(Spatial reasoning question data)
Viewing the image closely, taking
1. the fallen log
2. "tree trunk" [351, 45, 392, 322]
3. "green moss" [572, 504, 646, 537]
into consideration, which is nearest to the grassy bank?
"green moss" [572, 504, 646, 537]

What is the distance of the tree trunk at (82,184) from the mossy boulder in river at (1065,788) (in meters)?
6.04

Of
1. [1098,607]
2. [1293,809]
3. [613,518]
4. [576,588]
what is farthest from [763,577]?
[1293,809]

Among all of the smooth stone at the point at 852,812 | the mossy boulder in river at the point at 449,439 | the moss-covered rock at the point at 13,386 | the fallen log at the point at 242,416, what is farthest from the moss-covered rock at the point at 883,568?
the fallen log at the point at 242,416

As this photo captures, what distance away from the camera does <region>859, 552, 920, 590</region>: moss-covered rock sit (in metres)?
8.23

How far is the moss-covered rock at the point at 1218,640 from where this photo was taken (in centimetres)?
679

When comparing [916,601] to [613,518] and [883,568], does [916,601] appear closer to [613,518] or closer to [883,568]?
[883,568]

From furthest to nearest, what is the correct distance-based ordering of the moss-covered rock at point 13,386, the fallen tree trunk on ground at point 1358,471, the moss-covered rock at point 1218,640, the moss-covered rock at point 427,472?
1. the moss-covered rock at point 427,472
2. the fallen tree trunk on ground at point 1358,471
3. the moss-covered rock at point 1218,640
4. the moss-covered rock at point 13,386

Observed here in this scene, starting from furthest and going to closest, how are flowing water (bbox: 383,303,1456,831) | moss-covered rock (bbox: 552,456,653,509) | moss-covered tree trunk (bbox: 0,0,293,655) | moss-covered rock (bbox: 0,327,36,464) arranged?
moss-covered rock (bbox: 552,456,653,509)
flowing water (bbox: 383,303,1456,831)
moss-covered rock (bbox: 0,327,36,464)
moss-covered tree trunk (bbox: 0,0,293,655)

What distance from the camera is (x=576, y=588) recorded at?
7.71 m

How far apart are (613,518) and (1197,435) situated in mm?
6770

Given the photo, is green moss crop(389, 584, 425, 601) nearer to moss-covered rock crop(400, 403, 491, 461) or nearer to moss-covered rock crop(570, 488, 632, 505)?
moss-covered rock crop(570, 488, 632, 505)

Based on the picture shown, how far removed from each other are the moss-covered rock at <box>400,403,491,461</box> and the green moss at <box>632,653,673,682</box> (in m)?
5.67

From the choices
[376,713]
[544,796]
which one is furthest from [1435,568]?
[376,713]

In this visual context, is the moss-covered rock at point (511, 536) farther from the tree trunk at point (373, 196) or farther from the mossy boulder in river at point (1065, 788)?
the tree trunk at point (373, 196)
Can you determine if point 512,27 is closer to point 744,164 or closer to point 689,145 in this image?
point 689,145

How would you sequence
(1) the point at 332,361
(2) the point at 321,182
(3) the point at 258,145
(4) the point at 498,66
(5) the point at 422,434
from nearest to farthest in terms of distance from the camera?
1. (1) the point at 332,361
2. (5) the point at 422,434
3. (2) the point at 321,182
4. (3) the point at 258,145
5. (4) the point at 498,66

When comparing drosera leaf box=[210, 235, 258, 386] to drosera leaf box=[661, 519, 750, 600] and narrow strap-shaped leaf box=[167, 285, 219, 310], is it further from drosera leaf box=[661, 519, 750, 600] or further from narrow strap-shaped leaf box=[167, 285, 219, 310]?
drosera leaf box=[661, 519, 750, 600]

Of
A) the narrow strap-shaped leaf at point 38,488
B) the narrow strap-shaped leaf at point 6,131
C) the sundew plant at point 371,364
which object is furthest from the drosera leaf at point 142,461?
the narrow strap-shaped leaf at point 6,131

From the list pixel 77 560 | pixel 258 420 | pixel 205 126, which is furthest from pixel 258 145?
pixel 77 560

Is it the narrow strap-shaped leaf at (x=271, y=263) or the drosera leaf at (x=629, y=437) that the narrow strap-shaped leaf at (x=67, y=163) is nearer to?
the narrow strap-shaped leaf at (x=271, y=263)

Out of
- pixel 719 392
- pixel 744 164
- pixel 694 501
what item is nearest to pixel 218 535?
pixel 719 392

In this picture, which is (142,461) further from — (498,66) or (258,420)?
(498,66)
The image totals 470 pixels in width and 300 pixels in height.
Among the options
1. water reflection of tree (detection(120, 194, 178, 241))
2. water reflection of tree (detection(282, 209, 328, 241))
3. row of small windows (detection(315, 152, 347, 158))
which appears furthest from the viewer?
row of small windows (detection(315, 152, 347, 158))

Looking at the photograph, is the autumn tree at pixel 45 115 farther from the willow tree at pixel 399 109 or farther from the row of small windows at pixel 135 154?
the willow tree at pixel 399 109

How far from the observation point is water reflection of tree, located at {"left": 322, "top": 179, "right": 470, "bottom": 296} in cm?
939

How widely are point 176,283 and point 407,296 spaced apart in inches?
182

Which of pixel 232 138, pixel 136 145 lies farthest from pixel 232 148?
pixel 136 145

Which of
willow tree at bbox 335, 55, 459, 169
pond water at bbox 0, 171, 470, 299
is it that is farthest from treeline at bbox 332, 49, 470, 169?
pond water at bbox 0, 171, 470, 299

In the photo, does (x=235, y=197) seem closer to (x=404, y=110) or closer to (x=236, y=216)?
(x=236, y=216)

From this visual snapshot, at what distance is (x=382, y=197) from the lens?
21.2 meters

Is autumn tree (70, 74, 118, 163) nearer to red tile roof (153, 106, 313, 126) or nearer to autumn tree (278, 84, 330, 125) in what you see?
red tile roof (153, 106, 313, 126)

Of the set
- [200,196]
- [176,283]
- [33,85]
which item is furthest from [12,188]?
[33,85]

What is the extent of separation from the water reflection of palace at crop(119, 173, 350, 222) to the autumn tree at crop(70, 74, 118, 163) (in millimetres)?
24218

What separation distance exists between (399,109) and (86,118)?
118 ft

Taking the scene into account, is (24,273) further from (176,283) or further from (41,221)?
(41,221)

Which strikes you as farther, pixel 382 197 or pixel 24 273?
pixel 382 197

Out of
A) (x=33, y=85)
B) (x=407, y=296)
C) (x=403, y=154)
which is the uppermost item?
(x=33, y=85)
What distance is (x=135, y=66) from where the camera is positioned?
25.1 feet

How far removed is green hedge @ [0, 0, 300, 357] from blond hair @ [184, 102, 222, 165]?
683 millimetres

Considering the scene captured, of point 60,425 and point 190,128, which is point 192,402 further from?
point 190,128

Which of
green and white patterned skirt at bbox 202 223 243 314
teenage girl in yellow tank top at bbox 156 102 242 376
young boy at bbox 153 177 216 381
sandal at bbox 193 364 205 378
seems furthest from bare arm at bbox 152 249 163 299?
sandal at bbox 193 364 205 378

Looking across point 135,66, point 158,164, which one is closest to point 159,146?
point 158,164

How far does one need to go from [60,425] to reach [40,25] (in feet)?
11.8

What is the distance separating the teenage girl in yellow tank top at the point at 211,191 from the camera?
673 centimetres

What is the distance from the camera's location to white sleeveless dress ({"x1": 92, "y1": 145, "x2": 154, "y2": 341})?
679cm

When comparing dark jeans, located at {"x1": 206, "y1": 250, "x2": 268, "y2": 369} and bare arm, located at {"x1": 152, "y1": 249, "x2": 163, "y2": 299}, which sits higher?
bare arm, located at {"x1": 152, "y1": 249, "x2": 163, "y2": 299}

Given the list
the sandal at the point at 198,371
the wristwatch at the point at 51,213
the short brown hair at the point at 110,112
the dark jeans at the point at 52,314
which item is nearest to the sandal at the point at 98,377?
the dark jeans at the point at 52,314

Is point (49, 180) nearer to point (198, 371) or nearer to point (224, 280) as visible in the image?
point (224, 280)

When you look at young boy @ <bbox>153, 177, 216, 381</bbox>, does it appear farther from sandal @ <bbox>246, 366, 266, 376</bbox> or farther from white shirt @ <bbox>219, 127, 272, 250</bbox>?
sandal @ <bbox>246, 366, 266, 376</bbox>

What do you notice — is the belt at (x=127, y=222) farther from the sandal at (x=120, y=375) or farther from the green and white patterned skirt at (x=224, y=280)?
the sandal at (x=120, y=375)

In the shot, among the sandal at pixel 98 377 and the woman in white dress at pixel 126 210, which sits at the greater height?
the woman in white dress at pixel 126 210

[WHAT TO WORK ON]: Repeat exactly the lines from the one containing "Looking across point" through the last line of the records above, both included, and nothing else.

[SOLUTION TO THIS EXERCISE]:
Looking across point 135,66, point 158,164, which one is closest to point 159,146?
point 158,164

How far does one need to go from [60,425] to reach [40,25] (in feet)?
11.8

What is the distance separating the teenage girl in yellow tank top at the point at 211,191 from the camera?
673 centimetres

What is the distance from the camera's location to white sleeveless dress ({"x1": 92, "y1": 145, "x2": 154, "y2": 341})?
679cm

When comparing dark jeans, located at {"x1": 206, "y1": 250, "x2": 268, "y2": 369} and bare arm, located at {"x1": 152, "y1": 249, "x2": 163, "y2": 299}, which sits higher?
bare arm, located at {"x1": 152, "y1": 249, "x2": 163, "y2": 299}

Given the list
the sandal at the point at 198,371
the wristwatch at the point at 51,213
the short brown hair at the point at 110,112
the dark jeans at the point at 52,314
which item is nearest to the sandal at the point at 98,377?
the dark jeans at the point at 52,314

Is point (49, 180) nearer to point (198, 371) or nearer to point (224, 280) as visible in the image?
point (224, 280)

When you look at young boy @ <bbox>153, 177, 216, 381</bbox>, does it appear farther from sandal @ <bbox>246, 366, 266, 376</bbox> or farther from white shirt @ <bbox>219, 127, 272, 250</bbox>?
sandal @ <bbox>246, 366, 266, 376</bbox>

What do you notice — is the belt at (x=127, y=222) farther from the sandal at (x=120, y=375) or farther from the green and white patterned skirt at (x=224, y=280)?
the sandal at (x=120, y=375)

In the shot, among the sandal at pixel 98 377 and the woman in white dress at pixel 126 210, which sits at the greater height?
the woman in white dress at pixel 126 210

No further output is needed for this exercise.